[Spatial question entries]
..........

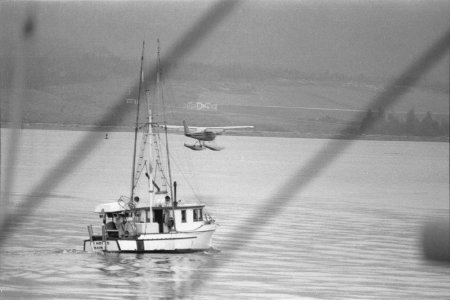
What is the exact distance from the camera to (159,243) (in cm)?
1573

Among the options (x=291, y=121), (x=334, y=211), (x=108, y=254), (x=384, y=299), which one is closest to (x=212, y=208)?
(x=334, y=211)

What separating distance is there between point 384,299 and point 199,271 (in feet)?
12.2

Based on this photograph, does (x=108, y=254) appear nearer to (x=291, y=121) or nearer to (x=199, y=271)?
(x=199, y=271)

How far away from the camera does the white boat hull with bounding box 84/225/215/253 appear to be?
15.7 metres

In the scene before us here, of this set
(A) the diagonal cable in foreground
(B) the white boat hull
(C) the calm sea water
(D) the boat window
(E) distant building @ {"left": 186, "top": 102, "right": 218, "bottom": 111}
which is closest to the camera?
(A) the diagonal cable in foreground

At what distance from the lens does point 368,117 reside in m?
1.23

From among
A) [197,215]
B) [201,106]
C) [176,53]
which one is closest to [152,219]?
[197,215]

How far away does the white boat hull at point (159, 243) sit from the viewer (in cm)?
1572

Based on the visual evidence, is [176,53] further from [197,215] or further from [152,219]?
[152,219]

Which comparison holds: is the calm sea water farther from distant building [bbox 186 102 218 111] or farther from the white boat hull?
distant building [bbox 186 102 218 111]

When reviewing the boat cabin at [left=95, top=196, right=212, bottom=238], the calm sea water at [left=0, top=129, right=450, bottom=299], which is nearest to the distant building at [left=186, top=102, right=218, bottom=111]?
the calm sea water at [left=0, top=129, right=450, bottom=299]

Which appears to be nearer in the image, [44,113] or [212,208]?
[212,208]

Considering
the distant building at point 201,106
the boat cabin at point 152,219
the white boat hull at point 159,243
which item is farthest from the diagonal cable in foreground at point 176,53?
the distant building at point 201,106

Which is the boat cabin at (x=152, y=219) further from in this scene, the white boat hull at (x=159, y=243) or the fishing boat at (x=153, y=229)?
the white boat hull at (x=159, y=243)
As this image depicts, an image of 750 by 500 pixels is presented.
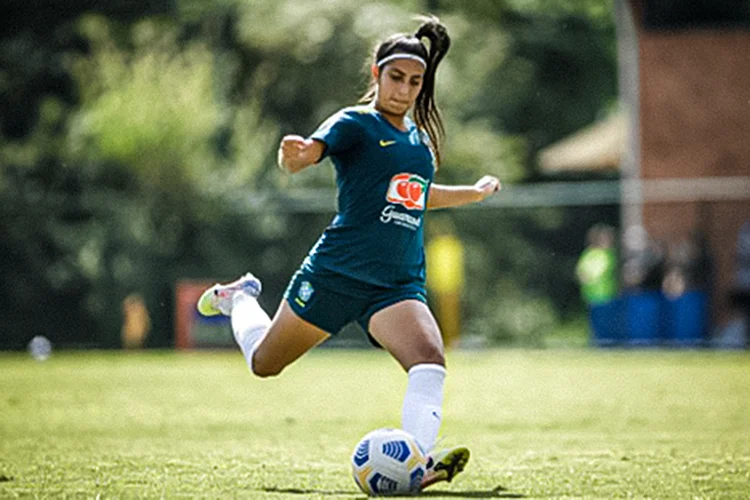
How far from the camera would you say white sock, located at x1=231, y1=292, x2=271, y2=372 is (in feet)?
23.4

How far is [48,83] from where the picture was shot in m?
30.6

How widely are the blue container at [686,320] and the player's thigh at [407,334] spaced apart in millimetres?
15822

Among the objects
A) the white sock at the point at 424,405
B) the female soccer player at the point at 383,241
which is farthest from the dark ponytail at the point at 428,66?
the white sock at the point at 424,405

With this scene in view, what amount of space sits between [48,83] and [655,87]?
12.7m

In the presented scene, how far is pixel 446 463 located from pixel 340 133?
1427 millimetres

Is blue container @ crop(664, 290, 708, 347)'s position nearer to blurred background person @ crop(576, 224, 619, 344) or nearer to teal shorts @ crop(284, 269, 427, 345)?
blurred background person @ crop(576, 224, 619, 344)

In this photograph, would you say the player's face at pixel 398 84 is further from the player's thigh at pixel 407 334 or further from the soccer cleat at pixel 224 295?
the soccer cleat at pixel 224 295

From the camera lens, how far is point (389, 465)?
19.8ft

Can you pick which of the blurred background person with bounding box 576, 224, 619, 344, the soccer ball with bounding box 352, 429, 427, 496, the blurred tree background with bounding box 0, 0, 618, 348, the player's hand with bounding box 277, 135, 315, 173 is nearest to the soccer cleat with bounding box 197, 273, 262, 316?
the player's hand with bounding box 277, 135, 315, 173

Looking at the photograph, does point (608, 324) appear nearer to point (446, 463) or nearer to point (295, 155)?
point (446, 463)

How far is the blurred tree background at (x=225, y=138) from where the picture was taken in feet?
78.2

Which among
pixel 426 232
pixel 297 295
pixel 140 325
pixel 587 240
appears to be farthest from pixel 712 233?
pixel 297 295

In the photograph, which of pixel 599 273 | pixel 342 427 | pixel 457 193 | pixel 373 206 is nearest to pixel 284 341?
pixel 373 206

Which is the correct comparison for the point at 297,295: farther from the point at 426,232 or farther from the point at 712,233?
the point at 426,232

..........

**Work to complete:** Please reproduce the lines above word for word, leaving out the pictures.

**Solution below:**
What is the exact distance from the camera to (159,243) (in cm)?
1573

Among the options (x=291, y=121), (x=334, y=211), (x=108, y=254), (x=384, y=299), which one is closest to (x=212, y=208)?
(x=334, y=211)

What separating distance is there between point 384,299 and point 199,271 (in feet)?
12.2

Based on this photograph, does (x=108, y=254) appear nearer to (x=291, y=121) or nearer to (x=199, y=271)?
(x=199, y=271)

How far away from the camera does the white boat hull with bounding box 84/225/215/253 appear to be?
15.7 metres

In the scene before us here, of this set
(A) the diagonal cable in foreground
(B) the white boat hull
(C) the calm sea water
(D) the boat window
(E) distant building @ {"left": 186, "top": 102, "right": 218, "bottom": 111}
which is closest to the camera?
(A) the diagonal cable in foreground

At what distance from the lens does point 368,117 reside in m?
1.23

From among
A) [197,215]
B) [201,106]
C) [176,53]
which one is closest to [152,219]?
[197,215]

How far away does the white boat hull at point (159, 243) sit from the viewer (in cm)?
1572

Based on the visual evidence, is [176,53] further from [197,215] or further from [152,219]?
[152,219]

Which comparison holds: is the calm sea water farther from distant building [bbox 186 102 218 111] or farther from the white boat hull?
distant building [bbox 186 102 218 111]

When reviewing the boat cabin at [left=95, top=196, right=212, bottom=238], the calm sea water at [left=0, top=129, right=450, bottom=299], which is nearest to the distant building at [left=186, top=102, right=218, bottom=111]?
the calm sea water at [left=0, top=129, right=450, bottom=299]

Which appears to be nearer in the image, [44,113] or [212,208]?
[212,208]

Considering
the distant building at point 201,106
the boat cabin at point 152,219
the white boat hull at point 159,243
which item is farthest from the diagonal cable in foreground at point 176,53?
the distant building at point 201,106

Which is the boat cabin at (x=152, y=219) further from in this scene, the white boat hull at (x=159, y=243) or the fishing boat at (x=153, y=229)?
the white boat hull at (x=159, y=243)
As this image depicts, an image of 750 by 500 pixels is presented.
How far from the camera would you say white sock, located at x1=231, y1=292, x2=271, y2=372 is (in feet)?
23.4

How far is [48,83] from where the picture was shot in m?
30.6

How widely are the blue container at [686,320] and the player's thigh at [407,334] spaced apart in millimetres?
15822

Among the objects
A) the white sock at the point at 424,405
B) the female soccer player at the point at 383,241
which is farthest from the dark ponytail at the point at 428,66?
the white sock at the point at 424,405

With this scene in view, what amount of space sits between [48,83] and [655,87]?
12.7m

In the presented scene, how far is pixel 446 463 located from pixel 340 133?
1427 millimetres

Is blue container @ crop(664, 290, 708, 347)'s position nearer to blurred background person @ crop(576, 224, 619, 344) or nearer to teal shorts @ crop(284, 269, 427, 345)?
blurred background person @ crop(576, 224, 619, 344)

In this photograph, would you say the player's face at pixel 398 84 is further from the player's thigh at pixel 407 334 or further from the soccer cleat at pixel 224 295?
the soccer cleat at pixel 224 295

From the camera lens, how far is point (389, 465)?
19.8ft

Can you pick which of the blurred background person with bounding box 576, 224, 619, 344, the soccer ball with bounding box 352, 429, 427, 496, the blurred tree background with bounding box 0, 0, 618, 348, the player's hand with bounding box 277, 135, 315, 173 is nearest to the soccer cleat with bounding box 197, 273, 262, 316?
the player's hand with bounding box 277, 135, 315, 173

Looking at the photograph, does point (608, 324) appear nearer to point (446, 463) or nearer to point (295, 155)?
point (446, 463)

How far is the blurred tree background at (x=225, y=138) from where the picture was taken in feet?
78.2

Which among
pixel 426 232
pixel 297 295
pixel 140 325
pixel 587 240
appears to be farthest from pixel 712 233?
pixel 297 295

In the photograph, which of pixel 599 273 | pixel 342 427 | pixel 457 193 | pixel 373 206 is nearest to pixel 284 341?
pixel 373 206

Which is the correct comparison for the point at 297,295: farther from the point at 426,232 or farther from the point at 712,233?
the point at 426,232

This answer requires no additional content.